→ What the task requires
Produce an exact copy of the lines from the line that contains "How much distance separates [499,152]" to the end of the listing below.

→ Provided data
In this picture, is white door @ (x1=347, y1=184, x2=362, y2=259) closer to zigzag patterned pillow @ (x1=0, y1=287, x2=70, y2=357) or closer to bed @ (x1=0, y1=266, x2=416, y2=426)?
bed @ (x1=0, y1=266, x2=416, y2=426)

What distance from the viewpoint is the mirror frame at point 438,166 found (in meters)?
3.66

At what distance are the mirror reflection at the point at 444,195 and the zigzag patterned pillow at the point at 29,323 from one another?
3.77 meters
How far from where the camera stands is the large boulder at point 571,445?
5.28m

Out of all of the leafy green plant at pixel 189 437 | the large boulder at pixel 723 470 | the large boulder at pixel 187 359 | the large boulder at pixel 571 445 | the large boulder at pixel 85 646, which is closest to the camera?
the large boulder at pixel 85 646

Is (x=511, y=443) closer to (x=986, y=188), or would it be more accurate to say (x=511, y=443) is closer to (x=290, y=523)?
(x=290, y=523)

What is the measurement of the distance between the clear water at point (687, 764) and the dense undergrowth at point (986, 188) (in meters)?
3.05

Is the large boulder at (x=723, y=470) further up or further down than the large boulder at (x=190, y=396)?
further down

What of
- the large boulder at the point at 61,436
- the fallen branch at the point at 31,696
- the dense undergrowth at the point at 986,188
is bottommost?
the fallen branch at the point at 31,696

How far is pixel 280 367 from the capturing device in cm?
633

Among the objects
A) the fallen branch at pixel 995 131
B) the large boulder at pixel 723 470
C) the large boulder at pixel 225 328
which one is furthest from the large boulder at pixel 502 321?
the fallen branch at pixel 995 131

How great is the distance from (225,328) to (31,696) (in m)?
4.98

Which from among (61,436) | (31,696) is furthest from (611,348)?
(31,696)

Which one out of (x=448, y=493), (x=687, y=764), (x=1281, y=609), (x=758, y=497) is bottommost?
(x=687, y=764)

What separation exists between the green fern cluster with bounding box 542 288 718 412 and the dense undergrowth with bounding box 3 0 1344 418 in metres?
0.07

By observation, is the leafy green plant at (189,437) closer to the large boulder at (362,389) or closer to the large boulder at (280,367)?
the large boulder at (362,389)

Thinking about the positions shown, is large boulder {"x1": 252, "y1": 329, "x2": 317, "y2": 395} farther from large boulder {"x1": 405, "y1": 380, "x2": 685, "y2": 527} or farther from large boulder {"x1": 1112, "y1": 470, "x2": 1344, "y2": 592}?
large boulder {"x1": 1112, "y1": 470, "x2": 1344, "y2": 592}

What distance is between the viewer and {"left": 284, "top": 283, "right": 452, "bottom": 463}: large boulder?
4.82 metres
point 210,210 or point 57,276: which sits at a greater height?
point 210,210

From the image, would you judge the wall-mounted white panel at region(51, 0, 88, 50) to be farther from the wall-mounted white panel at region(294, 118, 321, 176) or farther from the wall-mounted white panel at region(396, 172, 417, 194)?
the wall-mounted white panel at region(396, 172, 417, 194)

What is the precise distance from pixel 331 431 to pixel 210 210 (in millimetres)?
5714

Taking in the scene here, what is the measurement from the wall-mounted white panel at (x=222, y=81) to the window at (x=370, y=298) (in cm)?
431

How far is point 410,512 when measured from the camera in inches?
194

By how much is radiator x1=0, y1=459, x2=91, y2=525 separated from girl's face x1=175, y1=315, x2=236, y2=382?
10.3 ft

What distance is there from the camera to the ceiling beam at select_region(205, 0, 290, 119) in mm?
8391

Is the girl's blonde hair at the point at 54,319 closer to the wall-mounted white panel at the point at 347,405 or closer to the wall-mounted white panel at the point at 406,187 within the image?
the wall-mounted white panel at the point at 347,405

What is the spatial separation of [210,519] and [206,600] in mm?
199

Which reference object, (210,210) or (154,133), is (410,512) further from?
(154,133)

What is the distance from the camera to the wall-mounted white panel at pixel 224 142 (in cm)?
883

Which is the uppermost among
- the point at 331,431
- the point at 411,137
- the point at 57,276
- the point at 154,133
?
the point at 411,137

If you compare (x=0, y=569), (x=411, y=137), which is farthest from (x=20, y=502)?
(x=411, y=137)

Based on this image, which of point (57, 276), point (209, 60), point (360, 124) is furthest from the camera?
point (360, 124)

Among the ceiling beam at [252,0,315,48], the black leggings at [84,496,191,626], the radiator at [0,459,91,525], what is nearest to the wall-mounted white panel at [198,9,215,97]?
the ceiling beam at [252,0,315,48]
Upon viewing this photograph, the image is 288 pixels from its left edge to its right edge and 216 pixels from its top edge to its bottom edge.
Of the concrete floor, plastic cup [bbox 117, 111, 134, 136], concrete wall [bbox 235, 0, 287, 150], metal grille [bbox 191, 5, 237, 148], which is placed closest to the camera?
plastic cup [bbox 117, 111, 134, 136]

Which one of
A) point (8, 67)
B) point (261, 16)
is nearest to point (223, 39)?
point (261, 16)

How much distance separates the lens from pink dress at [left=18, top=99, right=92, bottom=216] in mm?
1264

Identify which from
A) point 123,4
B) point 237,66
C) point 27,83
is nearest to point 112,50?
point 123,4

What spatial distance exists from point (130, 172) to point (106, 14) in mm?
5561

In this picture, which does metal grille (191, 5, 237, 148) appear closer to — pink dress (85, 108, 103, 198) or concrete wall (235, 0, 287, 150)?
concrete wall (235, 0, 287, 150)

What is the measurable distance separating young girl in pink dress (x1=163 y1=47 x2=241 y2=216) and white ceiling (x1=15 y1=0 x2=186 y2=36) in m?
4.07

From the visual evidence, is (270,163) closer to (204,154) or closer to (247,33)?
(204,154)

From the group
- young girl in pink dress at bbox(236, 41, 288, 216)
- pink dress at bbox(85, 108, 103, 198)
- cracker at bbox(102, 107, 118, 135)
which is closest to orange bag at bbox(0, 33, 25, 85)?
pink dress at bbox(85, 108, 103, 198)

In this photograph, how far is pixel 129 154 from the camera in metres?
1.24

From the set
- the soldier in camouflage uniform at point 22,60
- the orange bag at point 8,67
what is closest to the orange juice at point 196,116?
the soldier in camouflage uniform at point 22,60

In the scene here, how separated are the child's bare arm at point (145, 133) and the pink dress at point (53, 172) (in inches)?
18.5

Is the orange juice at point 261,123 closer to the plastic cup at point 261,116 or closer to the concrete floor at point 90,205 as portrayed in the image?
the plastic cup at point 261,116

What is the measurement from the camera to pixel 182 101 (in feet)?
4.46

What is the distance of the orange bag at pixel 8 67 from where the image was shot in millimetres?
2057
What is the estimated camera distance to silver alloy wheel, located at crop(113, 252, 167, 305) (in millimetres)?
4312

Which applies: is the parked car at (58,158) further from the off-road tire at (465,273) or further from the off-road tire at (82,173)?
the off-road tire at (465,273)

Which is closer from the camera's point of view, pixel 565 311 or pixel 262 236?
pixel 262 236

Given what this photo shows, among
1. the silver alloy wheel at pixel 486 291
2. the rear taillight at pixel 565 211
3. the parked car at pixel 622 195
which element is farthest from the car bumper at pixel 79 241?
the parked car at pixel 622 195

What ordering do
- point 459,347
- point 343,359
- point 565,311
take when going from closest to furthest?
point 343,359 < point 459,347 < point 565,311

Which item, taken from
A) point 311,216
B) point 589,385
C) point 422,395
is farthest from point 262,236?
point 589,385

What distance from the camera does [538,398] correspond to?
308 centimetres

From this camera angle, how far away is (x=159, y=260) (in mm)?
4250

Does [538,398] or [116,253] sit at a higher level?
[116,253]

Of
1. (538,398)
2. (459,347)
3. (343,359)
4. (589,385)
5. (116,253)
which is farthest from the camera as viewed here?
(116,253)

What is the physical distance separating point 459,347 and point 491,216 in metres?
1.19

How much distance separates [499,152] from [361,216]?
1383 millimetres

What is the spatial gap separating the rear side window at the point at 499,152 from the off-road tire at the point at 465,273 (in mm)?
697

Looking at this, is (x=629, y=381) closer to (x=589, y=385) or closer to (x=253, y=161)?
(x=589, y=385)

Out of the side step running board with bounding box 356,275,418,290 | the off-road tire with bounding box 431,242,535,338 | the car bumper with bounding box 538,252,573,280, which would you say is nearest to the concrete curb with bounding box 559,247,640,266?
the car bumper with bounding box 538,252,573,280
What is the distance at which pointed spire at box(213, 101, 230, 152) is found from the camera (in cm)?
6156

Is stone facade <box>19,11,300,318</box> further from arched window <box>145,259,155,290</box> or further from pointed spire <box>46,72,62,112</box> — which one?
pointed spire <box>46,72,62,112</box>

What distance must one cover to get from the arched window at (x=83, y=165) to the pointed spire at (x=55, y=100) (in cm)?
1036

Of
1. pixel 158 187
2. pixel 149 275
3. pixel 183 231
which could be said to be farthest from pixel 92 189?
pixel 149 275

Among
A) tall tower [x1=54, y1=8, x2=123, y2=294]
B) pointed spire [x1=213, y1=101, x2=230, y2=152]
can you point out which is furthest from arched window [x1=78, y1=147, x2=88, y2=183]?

→ Written answer
How much distance separates [499,152] from [361,216]?
1383 millimetres

What is the spatial gap separating the rear side window at the point at 499,152 from the off-road tire at the point at 465,273 (in mm)?
697

Looking at this, is (x=629, y=381) closer to (x=589, y=385) or closer to (x=253, y=161)?
(x=589, y=385)

Out of the side step running board with bounding box 356,275,418,290 | the off-road tire with bounding box 431,242,535,338 | the car bumper with bounding box 538,252,573,280, which would you say is nearest to the concrete curb with bounding box 559,247,640,266?
the car bumper with bounding box 538,252,573,280
What is the distance at which pointed spire at box(213, 101, 230, 152) is found from the camera (in cm)?
6156

Is stone facade <box>19,11,300,318</box> further from arched window <box>145,259,155,290</box> or further from pointed spire <box>46,72,62,112</box> — which one?
pointed spire <box>46,72,62,112</box>

What distance must one cover to get from the arched window at (x=83, y=165) to the pointed spire at (x=55, y=100) (in cm)?
1036

Of
1. pixel 158 187
2. pixel 149 275
3. pixel 183 231
which could be said to be farthest from pixel 92 189?
pixel 149 275

Among
A) tall tower [x1=54, y1=8, x2=123, y2=294]
B) pointed spire [x1=213, y1=101, x2=230, y2=152]
can you point out which is furthest from arched window [x1=78, y1=147, x2=88, y2=183]?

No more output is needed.